Mitten im Corona-Gipfel: Scholz wegen Nord Stream 2 in den Bundestag zitiert

Die Opposition verlangt vom Bundesfinanzminister Aufklärung über seinen Brief nach Washington. Umgehend muss er daher vor dem Parlament erscheinen.

Olaf Scholz musste die Bund- Länder-Schalte zu den Corona-Maßnahmen am Mittwoch überraschend verlassen. Der Bundesfinanzminister wurde am Nachmittag auf Antrag der Grünen in den Bundestag zitiert, weil es unbeantwortete Fragen zu Absprachen mit den USA zugunsten des Pipeline-Projekts Nord Stream gab.

________________________________________

Zu beantwortende Fragen:
[1] Fasse den Dokumentauszug bitte in zwei Sätzen zusammen.
[2] Auf wessen Antrag wurde der Bundesfinanzminister laut Dokumentauszug in den Bundestag zitiert?

Quelldaten:
________________________________________

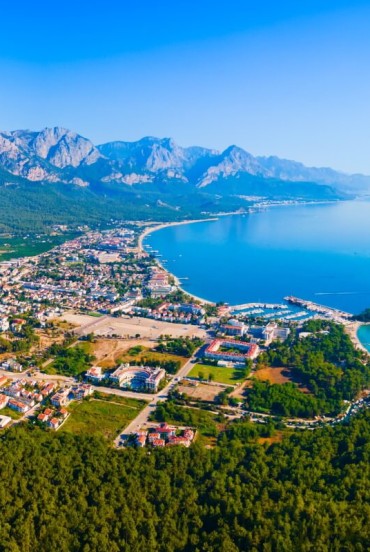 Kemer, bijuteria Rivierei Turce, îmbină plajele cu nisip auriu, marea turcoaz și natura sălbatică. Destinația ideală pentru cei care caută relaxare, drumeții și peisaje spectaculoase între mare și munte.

________________________________________

Antworten je Punkt:
[1] Olaf Scholz musste am Mittwoch überraschend die Bund-Länder-Schalte zu den Corona-Maßnahmen verlassen, weil er auf Antrag der Grünen in den Bundestag zitiert wurde. Die Opposition verlangt vom Bundesfinanzminister Aufklärung über seinen Brief nach Washington, da es unbeantwortete Fragen zu Absprachen mit den USA zugunsten des Pipeline-Projekts Nord Stream gab.

[2] Auf Antrag der Grünen.